GESTELLTE AUFGABE:
Laut dem Forenbeitrag zum fehlenden Hintergrundbild unter AwesomeWM wird das Hintergrundbild gesetzt, sobald ein bestimmtes Programm gestartet wird. Welches Programm ist das?

AUSGANGSTEXT:
• • • •
# AwesomeWM setzt Hintergrundbild nicht

## escorter

Hallo zusammen,

auf meinem Rechner habe ich Gentoo, gdm und AwesomeWM installiert. Leider setzt Awesome das Hintergrundbild nicht. Sobald ich aber Nautilus starte wird das Hintergrundbild gesetzt. Leider fehlt mir so der richtige Ansatz zum suchen.

Habt ihr eine Idee?

Gruß,

Gerrit

----------

## disi

Also Nautilus ist so ein Monstrum wie Explorer in Windows, er setzt unter anderem via gconf dein Hintergrundbild.

Ich kann mich erinnern, dass es da eine Commandline Option gab wie "--no-root" oder so. Da musst du mal in ein Terminal "nautilus --help" eingeben, leider kann man bei Gnome.org nichts dazu finden.

Diese Option laesst den Desktop in Ruhe, setzt kein hintergrund Bild und keine Shortcuts auf dem Desktop.

Fuer Awesome solltest du in deinem Profil eine Moeglichkeit haben dein "Theme" zu aendern in .config/awesome/

Generell klappt das aber bei mir auch nicht, deswegen habe ich einen Befehl in meine .xinit gepackt. Muss da spaeter mal Zuhause gucken.
• • • •
GESPEICHERTE AUFLISTUNG:
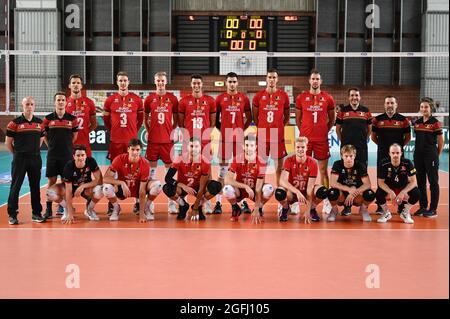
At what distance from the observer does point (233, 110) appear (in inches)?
372

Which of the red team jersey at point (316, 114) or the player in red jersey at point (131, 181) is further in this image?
the red team jersey at point (316, 114)

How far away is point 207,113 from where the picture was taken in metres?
9.47

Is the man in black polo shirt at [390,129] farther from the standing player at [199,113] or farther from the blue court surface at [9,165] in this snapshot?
the blue court surface at [9,165]

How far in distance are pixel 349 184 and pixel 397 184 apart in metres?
0.69

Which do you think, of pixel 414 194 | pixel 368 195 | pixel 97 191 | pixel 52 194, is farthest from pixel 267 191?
pixel 52 194

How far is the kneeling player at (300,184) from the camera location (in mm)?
8453

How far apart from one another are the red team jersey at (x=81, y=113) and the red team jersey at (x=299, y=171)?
303cm

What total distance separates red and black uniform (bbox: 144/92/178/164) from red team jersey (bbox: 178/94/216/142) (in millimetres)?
256

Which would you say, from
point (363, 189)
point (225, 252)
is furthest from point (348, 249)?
point (363, 189)

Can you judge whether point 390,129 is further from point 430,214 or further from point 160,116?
point 160,116

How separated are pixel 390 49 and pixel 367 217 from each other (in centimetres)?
1673

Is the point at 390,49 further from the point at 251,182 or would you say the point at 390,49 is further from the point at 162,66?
the point at 251,182

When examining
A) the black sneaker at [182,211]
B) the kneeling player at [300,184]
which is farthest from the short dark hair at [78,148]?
the kneeling player at [300,184]

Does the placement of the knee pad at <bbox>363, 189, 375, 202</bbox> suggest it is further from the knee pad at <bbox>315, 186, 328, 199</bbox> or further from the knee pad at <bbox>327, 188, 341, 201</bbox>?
the knee pad at <bbox>315, 186, 328, 199</bbox>
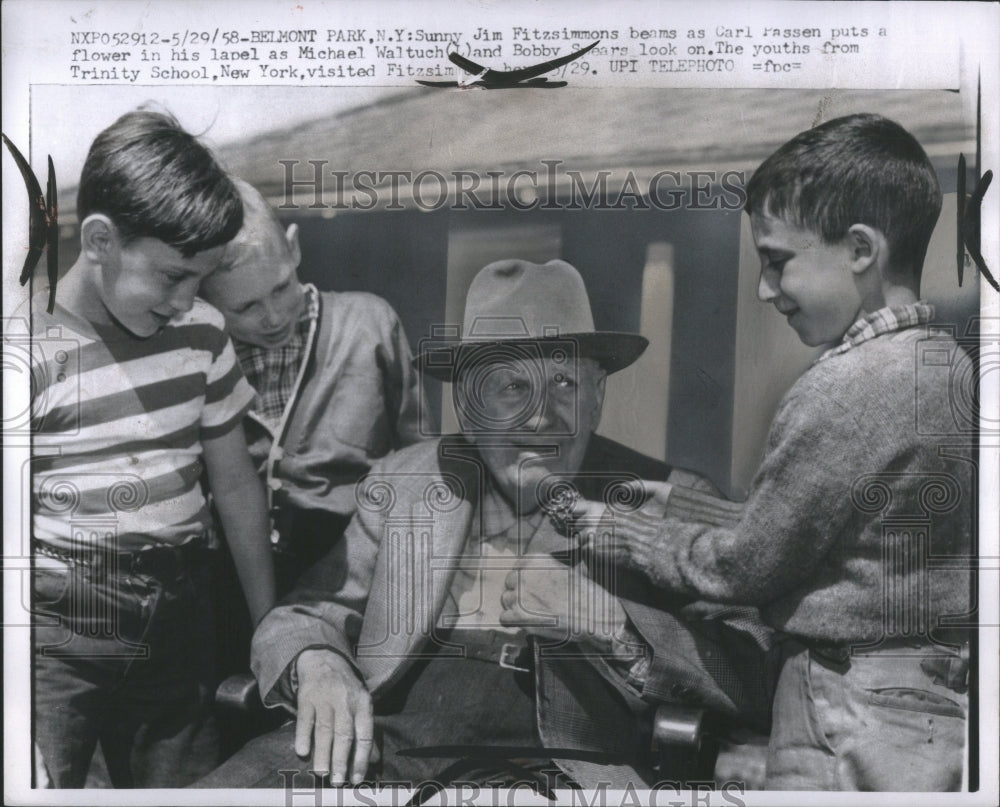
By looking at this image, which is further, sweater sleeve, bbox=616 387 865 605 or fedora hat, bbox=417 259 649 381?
fedora hat, bbox=417 259 649 381

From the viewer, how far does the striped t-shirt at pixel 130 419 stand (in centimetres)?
437

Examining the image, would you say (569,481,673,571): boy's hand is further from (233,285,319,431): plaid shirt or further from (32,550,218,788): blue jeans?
(32,550,218,788): blue jeans

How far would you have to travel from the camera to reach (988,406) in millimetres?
4387

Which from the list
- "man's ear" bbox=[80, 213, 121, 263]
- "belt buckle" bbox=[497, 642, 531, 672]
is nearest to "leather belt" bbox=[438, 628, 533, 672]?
"belt buckle" bbox=[497, 642, 531, 672]

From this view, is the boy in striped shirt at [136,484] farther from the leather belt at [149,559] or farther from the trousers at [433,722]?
the trousers at [433,722]

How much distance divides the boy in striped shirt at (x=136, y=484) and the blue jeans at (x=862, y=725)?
6.31ft

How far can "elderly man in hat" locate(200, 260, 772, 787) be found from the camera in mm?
4305

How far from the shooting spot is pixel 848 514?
4191 mm

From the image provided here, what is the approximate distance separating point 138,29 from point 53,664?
7.65 feet

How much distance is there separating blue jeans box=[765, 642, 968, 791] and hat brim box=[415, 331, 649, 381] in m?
1.19

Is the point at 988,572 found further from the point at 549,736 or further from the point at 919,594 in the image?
the point at 549,736

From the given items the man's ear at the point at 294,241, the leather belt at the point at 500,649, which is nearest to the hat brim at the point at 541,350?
the man's ear at the point at 294,241

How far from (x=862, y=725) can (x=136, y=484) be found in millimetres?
2718

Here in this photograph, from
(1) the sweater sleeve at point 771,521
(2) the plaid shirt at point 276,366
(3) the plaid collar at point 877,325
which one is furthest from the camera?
(2) the plaid shirt at point 276,366
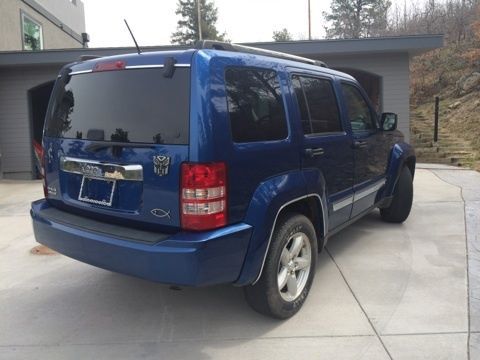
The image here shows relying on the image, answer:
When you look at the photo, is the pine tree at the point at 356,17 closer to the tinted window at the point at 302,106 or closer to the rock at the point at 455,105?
the rock at the point at 455,105

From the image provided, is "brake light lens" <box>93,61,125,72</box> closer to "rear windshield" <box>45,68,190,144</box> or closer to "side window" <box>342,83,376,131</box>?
"rear windshield" <box>45,68,190,144</box>

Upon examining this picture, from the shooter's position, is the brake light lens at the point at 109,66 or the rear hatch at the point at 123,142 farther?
the brake light lens at the point at 109,66

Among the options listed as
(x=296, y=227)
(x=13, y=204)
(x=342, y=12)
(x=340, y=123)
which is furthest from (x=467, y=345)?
(x=342, y=12)

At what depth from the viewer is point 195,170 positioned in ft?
9.63

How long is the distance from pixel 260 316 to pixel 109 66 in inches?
87.6

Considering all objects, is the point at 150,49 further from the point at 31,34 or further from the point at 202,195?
the point at 202,195

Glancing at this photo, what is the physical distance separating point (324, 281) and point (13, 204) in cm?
659

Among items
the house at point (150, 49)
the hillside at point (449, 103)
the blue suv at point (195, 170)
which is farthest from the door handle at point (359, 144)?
the hillside at point (449, 103)

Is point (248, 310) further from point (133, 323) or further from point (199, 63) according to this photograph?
point (199, 63)

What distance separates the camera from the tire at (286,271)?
3.46 meters

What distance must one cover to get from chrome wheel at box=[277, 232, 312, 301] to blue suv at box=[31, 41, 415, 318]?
12mm

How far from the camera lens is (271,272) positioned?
11.3ft

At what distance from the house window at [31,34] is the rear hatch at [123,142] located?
1459 centimetres

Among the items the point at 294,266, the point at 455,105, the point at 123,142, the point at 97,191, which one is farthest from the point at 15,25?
the point at 455,105
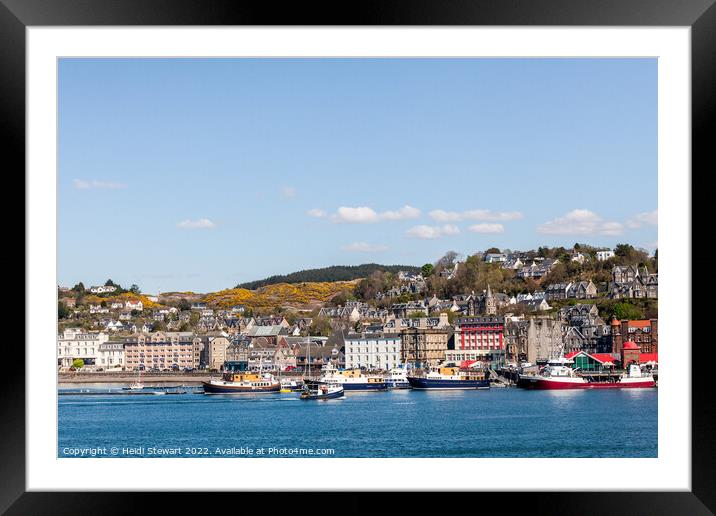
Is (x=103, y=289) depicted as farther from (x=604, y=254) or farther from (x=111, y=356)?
(x=604, y=254)

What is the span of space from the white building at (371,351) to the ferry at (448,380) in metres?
1.44

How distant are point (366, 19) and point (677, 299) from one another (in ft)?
3.82

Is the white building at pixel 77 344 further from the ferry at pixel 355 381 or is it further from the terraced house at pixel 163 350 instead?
the ferry at pixel 355 381

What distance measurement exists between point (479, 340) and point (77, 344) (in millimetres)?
10777

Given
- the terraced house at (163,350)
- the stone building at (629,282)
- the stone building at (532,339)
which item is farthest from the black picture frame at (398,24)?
the stone building at (629,282)

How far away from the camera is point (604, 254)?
24.9 metres

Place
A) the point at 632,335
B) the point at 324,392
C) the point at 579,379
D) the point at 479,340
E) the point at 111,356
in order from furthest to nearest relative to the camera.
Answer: the point at 111,356, the point at 479,340, the point at 632,335, the point at 579,379, the point at 324,392

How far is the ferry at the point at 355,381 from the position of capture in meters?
20.5

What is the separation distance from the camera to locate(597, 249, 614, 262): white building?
2481cm

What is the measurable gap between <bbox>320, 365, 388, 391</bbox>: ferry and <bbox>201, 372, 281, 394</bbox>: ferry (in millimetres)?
1430

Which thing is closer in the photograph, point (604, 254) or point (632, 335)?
point (632, 335)

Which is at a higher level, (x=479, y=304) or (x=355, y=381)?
(x=479, y=304)

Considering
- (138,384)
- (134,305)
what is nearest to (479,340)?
(138,384)

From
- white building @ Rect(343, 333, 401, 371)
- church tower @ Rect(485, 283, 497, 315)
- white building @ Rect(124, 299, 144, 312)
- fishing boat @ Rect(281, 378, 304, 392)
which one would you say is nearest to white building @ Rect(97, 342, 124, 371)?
white building @ Rect(124, 299, 144, 312)
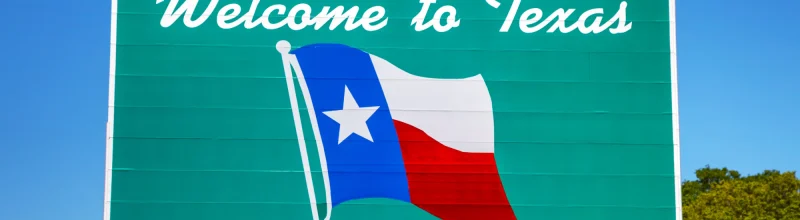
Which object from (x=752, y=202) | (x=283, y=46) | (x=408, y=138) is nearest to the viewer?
(x=408, y=138)

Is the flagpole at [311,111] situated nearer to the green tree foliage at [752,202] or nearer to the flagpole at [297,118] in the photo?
the flagpole at [297,118]

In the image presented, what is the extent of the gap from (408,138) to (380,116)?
1.83 ft

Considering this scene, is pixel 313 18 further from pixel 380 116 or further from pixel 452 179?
pixel 452 179

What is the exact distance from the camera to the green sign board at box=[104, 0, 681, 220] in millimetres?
16000

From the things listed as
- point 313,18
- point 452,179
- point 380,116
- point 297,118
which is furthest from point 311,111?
point 452,179

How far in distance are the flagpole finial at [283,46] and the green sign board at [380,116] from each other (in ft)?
0.10

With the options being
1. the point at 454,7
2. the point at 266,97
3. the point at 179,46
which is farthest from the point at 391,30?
the point at 179,46

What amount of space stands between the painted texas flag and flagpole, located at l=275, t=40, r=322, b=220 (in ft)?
0.05

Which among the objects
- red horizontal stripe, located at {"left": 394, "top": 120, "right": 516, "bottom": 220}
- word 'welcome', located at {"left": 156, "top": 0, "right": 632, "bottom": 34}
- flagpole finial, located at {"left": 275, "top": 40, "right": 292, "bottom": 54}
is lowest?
red horizontal stripe, located at {"left": 394, "top": 120, "right": 516, "bottom": 220}

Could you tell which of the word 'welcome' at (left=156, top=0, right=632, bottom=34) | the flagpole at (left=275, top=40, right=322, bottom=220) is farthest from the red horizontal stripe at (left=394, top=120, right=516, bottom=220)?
the word 'welcome' at (left=156, top=0, right=632, bottom=34)

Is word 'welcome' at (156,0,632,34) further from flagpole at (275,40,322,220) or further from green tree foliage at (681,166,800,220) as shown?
green tree foliage at (681,166,800,220)

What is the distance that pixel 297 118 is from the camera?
1606 cm

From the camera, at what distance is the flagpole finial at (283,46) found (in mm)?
16234

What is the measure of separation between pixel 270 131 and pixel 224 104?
0.85m
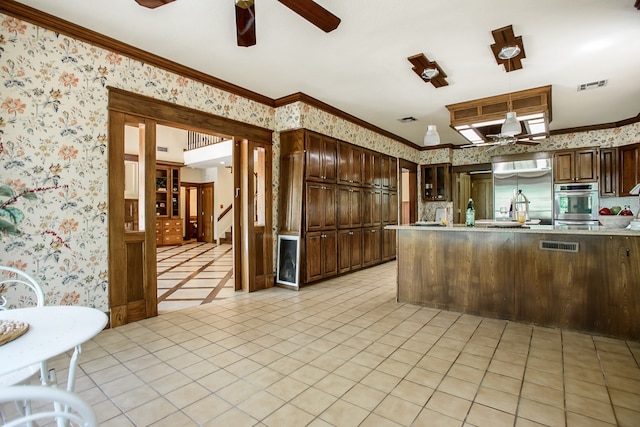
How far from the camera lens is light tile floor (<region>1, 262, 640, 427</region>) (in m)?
1.83

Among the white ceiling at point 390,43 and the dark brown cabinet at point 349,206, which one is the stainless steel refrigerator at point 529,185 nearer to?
the white ceiling at point 390,43

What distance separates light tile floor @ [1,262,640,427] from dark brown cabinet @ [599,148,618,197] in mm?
4640

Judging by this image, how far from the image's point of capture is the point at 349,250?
19.0 ft

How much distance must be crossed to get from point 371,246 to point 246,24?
16.1 ft

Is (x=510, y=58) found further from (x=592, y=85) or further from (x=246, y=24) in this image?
(x=246, y=24)

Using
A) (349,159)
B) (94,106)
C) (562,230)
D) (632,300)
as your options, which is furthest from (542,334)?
(94,106)

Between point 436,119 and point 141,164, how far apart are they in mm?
4912

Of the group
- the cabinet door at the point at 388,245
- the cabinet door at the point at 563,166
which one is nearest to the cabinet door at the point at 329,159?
the cabinet door at the point at 388,245

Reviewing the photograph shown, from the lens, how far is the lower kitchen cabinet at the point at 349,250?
219 inches

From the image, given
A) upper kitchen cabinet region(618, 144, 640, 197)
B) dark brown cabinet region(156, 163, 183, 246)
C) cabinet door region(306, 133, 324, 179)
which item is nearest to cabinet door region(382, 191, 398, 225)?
cabinet door region(306, 133, 324, 179)

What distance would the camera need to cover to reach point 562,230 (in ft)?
10.1

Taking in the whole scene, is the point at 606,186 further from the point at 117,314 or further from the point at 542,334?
the point at 117,314

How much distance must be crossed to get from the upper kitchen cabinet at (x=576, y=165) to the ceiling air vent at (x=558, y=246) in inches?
170

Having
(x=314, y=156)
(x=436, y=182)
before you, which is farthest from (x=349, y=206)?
(x=436, y=182)
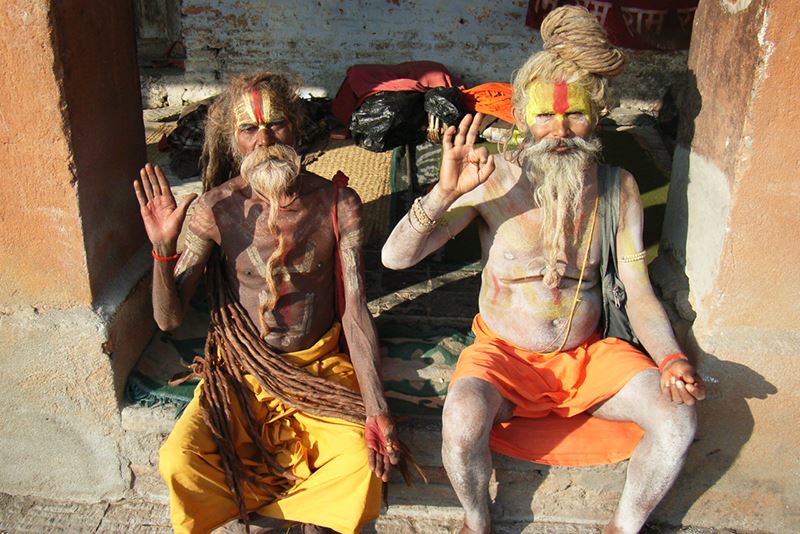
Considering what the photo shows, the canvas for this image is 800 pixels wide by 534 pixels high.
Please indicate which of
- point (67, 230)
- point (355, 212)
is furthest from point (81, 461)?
point (355, 212)

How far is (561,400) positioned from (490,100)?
4383 millimetres

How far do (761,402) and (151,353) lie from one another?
8.90 feet

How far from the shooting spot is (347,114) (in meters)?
7.05

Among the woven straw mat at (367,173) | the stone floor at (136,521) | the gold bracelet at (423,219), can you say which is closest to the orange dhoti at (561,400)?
the stone floor at (136,521)

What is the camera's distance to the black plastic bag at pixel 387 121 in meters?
6.51

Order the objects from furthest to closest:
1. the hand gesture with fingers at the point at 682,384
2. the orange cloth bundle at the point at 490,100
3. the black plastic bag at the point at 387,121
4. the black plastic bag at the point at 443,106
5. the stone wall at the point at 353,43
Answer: the stone wall at the point at 353,43
the orange cloth bundle at the point at 490,100
the black plastic bag at the point at 443,106
the black plastic bag at the point at 387,121
the hand gesture with fingers at the point at 682,384

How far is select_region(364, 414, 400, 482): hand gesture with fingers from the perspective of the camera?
2.99 metres

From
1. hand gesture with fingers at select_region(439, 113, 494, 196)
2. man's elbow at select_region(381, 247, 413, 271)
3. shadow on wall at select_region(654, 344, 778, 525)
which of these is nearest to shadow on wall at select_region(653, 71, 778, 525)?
shadow on wall at select_region(654, 344, 778, 525)

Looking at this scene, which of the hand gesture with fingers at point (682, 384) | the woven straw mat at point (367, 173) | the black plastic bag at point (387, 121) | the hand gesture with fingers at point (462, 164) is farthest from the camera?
the black plastic bag at point (387, 121)

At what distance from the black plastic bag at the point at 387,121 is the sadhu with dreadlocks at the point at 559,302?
3.37 metres

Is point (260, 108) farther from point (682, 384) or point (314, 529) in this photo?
point (682, 384)

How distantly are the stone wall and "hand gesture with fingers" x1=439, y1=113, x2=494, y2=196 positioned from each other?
512 cm

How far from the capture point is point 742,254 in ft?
9.98

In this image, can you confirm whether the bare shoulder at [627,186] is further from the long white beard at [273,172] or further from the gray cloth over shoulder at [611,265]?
• • • •
ERGEBNIS DER AUFGABE:
Nautilus.